D'une vallée à l'autre, avec la même obsession: faire du vin durable, bon et hors du chœur. Après avoir réalisé le projet « résistant de Nicola Biasi » en Italie, le jeune vigneron friulien ouvre une nouvelle frontière en Allemagne, dans la Moselle, avec une idée qui a la saveur du manifeste: repenser le Riesling – une vigne d'emblème de la tradition allemande – à la lumière du changement climatique. Sans sucre, mais avec profondeur. Sans rhétorique, mais avec la méthode.
Le nouveau projet Mosella prend forme à Briedel, non loin de la frontière belge. Ici, en 2023, Biasi et la biologiste Martina Casagrande, compagne d'aventure dans son conseil de biasi de Nicola, ont acquis 3 mille mètres carrés de vignoble, planté à Riesling et Kerner. Les deux variétés ont été vinnifiées séparément, mais la direction s'est imposée: le centre de cette nouvelle histoire sera le Riesling.
« Innover la tradition de respect: c'est le principe qui guide chacun de notre choix – explique le biasi -. Aujourd'hui également dans la Moselle, grâce à une gestion de précision faible et agronomique, il est possible de produire des seaux de récompense de grande équilibre et de profondeur, sans avoir recours au sucre résiduel. Il s'agit de la réponse en béton à une grande équilibre qui change, dans un changement qui change ».
Les débuts ont pris la forme d'une seule récolte, inévitable. Le vignoble, en fait, a été expliqué immédiatement après la collection. Le vin qui est né est donc un unicum: un ré-rayon sec, clair, saline et vertical. Plus près du style du Rheingau que de la douceur classique de la Moselle, et parfaitement conforme à l'idée de biasi de « un vin qui raconte un moment, pas seulement un endroit ».
La nouvelle usine, qui entrera dans la production dans les années à venir, est divisée également entre Riesling et Johanniter – le cépage résistant qui a déjà donné naissance au Vin de la Neu, symbole d'étiquette de l'oenologue. L'objectif est clair: construire un mélange durable, où la longévité du Riesling datant de la résistance et de la sobriété agronomique de Johanniter. Deux variétés pour un modèle: moins de traitements, plus de précision, plus de cohérence climatique. Et une pensée qui ne s'arrête pas près du verre.

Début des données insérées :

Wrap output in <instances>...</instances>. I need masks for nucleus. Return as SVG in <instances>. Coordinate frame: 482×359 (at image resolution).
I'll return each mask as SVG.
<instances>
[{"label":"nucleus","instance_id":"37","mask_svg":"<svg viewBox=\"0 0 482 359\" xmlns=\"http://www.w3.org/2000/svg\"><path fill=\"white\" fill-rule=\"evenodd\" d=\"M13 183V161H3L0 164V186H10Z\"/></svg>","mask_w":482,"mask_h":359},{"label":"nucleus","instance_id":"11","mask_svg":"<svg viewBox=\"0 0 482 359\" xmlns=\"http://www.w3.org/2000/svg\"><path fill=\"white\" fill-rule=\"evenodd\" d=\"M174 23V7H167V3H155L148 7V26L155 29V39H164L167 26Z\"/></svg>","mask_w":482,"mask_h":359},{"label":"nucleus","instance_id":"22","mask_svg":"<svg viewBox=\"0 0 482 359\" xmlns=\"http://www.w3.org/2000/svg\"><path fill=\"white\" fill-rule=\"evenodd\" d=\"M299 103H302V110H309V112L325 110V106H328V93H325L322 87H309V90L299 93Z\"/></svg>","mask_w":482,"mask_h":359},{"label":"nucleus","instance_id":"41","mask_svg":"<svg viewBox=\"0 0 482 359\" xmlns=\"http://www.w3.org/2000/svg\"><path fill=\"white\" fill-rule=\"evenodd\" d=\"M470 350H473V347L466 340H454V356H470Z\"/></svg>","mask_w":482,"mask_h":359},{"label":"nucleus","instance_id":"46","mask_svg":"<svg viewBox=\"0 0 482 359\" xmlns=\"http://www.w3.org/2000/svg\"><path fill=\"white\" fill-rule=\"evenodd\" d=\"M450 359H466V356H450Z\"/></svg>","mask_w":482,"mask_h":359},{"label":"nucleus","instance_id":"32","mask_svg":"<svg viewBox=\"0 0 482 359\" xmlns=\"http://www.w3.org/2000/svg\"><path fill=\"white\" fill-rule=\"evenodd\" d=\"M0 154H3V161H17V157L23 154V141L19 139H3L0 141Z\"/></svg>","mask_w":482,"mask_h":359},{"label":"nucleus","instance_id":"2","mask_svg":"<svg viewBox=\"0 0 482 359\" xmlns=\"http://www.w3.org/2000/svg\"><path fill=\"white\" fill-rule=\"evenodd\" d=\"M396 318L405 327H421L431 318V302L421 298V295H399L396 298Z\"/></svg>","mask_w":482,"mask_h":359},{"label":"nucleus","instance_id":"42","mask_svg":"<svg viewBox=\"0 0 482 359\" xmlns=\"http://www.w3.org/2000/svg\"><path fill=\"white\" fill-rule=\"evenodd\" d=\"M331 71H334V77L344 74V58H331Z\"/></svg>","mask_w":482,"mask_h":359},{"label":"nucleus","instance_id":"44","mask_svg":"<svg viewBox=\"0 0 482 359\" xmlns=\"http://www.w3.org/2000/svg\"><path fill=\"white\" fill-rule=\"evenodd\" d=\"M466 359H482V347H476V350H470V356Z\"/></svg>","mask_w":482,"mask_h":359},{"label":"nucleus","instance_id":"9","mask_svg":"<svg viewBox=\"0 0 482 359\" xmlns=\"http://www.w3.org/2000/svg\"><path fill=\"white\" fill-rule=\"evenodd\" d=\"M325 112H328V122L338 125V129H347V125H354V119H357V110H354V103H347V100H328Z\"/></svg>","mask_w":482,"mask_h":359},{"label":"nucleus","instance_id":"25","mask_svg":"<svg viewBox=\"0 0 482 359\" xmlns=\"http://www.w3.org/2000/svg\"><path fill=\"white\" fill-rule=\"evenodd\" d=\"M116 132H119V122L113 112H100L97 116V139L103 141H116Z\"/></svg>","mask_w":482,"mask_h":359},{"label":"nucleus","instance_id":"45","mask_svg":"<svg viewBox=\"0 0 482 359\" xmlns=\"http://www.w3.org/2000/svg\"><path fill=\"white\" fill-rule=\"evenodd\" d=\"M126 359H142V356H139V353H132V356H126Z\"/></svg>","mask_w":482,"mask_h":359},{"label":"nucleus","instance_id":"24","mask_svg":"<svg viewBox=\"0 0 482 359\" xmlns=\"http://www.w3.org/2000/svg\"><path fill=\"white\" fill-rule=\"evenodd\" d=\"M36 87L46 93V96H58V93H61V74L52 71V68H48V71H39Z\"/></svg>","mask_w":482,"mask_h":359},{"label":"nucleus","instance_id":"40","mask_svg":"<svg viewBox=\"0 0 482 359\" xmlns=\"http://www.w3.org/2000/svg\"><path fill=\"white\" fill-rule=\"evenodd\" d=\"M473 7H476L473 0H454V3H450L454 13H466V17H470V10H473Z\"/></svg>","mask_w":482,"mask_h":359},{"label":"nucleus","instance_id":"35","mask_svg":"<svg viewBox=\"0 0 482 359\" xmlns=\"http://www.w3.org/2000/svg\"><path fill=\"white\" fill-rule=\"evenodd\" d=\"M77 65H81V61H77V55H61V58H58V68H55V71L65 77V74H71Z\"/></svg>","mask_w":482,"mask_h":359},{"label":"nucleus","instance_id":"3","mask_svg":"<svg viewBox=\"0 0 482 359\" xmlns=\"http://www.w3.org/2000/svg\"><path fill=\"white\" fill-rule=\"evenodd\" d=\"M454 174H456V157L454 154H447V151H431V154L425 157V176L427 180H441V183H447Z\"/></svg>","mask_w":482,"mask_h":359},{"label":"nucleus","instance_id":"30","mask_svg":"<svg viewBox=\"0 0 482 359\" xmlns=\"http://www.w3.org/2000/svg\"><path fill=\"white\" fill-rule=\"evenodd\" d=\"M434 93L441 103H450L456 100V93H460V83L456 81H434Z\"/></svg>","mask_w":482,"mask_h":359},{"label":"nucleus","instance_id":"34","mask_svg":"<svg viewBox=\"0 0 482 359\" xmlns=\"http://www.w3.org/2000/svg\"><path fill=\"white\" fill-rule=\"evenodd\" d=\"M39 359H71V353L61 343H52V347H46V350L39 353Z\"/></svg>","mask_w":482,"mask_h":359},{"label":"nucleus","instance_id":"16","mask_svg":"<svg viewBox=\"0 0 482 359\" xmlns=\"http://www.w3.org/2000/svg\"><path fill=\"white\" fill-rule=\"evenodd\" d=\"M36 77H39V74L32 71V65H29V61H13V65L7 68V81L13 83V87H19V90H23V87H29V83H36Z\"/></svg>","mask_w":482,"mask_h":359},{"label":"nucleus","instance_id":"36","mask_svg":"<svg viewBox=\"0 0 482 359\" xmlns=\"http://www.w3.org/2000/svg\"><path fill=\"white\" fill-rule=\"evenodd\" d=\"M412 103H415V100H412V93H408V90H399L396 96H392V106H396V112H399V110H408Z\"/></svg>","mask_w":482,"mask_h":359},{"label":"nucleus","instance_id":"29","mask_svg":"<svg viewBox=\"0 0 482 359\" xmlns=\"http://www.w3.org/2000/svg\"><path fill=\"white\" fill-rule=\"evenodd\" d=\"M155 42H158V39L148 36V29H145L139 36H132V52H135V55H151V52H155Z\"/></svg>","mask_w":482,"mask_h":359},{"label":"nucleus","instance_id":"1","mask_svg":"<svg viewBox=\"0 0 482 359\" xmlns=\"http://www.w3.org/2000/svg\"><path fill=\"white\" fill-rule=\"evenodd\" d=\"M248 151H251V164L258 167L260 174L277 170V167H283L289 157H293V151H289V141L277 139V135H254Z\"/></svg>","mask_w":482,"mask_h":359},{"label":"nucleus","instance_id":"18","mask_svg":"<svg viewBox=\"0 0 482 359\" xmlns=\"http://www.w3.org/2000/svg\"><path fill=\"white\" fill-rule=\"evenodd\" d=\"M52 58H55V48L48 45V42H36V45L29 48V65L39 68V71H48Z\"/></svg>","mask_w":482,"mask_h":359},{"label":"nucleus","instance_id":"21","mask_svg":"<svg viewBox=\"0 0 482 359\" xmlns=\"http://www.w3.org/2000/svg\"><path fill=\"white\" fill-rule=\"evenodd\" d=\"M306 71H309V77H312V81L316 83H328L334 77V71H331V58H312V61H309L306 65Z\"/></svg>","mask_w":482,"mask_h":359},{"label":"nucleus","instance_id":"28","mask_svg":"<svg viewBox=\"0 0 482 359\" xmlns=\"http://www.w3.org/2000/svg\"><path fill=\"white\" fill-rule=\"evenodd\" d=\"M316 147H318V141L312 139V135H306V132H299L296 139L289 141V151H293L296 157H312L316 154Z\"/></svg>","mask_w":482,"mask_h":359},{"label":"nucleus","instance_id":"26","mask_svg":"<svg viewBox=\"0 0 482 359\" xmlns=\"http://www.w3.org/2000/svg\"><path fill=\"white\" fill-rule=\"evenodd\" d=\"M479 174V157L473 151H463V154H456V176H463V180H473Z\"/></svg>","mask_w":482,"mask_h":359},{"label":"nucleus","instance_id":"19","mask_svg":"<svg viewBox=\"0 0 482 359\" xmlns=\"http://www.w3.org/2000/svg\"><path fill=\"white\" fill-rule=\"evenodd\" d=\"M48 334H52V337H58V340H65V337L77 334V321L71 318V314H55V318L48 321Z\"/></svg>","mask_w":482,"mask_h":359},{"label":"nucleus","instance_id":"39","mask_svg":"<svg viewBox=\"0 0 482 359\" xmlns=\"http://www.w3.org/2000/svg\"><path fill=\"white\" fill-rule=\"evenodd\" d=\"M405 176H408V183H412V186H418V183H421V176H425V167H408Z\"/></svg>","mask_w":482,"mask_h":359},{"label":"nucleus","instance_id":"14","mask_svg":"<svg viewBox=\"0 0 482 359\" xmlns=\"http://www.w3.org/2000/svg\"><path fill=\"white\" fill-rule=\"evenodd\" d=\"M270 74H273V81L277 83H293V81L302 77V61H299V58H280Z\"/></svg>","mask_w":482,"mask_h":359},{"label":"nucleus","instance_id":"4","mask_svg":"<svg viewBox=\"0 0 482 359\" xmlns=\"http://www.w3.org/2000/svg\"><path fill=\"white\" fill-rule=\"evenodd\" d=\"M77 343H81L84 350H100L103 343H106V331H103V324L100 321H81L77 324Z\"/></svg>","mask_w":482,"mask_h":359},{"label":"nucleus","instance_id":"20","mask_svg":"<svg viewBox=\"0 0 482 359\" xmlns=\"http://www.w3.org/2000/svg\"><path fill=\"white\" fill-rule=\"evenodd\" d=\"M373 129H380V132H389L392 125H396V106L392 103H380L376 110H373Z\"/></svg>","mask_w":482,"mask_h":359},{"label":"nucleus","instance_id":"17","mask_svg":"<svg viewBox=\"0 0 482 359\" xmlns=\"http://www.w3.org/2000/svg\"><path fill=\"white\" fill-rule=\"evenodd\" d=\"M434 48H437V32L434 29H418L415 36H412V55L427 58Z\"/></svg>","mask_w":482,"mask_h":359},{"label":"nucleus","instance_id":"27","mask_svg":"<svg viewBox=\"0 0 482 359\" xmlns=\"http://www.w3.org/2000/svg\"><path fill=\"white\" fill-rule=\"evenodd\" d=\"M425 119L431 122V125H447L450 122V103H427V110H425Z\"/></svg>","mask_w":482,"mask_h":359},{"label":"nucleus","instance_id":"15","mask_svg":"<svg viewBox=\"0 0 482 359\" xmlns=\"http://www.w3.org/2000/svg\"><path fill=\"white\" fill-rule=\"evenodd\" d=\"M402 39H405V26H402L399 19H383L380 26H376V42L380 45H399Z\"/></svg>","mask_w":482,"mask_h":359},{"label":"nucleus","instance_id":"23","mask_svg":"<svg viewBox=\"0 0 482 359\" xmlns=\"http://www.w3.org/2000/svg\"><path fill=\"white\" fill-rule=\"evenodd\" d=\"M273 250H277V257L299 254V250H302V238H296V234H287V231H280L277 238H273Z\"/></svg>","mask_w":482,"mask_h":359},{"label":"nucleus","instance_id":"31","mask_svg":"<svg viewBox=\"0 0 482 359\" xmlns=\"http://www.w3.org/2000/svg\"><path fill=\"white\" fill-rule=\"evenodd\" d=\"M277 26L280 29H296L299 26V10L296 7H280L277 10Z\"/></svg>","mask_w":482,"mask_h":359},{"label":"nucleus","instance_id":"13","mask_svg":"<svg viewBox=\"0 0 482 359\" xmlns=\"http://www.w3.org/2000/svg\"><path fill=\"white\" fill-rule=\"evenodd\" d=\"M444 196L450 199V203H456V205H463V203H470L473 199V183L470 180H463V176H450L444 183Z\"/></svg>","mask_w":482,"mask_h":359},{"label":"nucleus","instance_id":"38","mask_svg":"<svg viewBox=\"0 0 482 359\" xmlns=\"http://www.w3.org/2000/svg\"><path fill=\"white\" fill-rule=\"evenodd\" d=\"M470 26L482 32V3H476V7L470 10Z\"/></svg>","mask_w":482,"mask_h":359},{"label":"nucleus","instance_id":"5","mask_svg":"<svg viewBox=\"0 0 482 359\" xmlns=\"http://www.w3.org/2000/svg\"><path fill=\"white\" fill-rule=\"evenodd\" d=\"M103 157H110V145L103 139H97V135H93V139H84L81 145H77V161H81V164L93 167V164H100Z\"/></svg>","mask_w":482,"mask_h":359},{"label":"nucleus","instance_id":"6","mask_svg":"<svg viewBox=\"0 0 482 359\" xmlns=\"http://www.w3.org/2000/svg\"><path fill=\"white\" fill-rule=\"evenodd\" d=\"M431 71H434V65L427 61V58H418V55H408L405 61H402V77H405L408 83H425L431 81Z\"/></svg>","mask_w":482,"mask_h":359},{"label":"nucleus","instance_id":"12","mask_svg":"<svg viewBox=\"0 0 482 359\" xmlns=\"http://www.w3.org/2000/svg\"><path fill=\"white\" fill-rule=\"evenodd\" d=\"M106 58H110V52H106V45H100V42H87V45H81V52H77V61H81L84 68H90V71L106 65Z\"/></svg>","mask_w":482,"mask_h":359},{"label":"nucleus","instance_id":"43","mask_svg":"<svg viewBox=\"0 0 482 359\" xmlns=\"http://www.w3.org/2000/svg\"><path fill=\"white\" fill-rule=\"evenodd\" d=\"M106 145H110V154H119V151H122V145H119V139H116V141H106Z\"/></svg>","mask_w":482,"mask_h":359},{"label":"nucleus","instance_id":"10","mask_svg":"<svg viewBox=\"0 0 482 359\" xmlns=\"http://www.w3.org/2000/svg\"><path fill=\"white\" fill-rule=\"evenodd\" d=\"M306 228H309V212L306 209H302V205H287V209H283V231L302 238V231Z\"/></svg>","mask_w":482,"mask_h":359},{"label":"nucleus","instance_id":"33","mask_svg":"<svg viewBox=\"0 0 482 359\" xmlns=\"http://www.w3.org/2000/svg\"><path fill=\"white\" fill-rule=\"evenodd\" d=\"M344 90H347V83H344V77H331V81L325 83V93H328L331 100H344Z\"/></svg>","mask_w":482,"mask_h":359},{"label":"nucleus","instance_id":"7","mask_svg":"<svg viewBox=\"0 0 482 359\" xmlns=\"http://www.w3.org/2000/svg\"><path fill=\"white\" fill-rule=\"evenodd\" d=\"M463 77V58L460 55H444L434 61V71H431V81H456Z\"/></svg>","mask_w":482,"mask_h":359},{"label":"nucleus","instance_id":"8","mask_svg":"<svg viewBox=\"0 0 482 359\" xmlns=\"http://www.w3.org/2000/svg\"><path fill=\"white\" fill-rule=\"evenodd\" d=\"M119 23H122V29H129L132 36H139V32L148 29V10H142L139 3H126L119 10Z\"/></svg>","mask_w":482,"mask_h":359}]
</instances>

Progetto Mosella fait partie de la constellation d'initiatives qui portent la signature de Biasi: son réseau résistant Nicola Biasi, né en 2021, unit dix entreprises en Italie et en Allemagne qui travaillent exclusivement avec des vignes Piwi – résistantes aux maladies fongiques – pratiquant une précision et une enologie à faible impact. Une approche décernée en 2025 avec deux prix de poids: le prix spécial pour la culture du vin durable de l'année par Gambero Rosso et le prix viénologie durable de Doctorwine.
Né en 1985, Biasi a connu à Friuli, en Toscane, en Australie et en Afrique du Sud avant de commencer son activité de consultant en 2020.
La même année, il a fondé le réseau résistant, recevant des prix et une attention au fil des ans – de Vinoway au Merano Wine Festival – pour un chemin qui vise à combiner la durabilité concrète et la qualité sans compromis.
Du Val di Not à la Moselle, le message reste le même: le vin est un moyen. Expérimenter, protéger le territoire, faire de la culture. Même dans l'un des domaines les plus classiques du vin européen.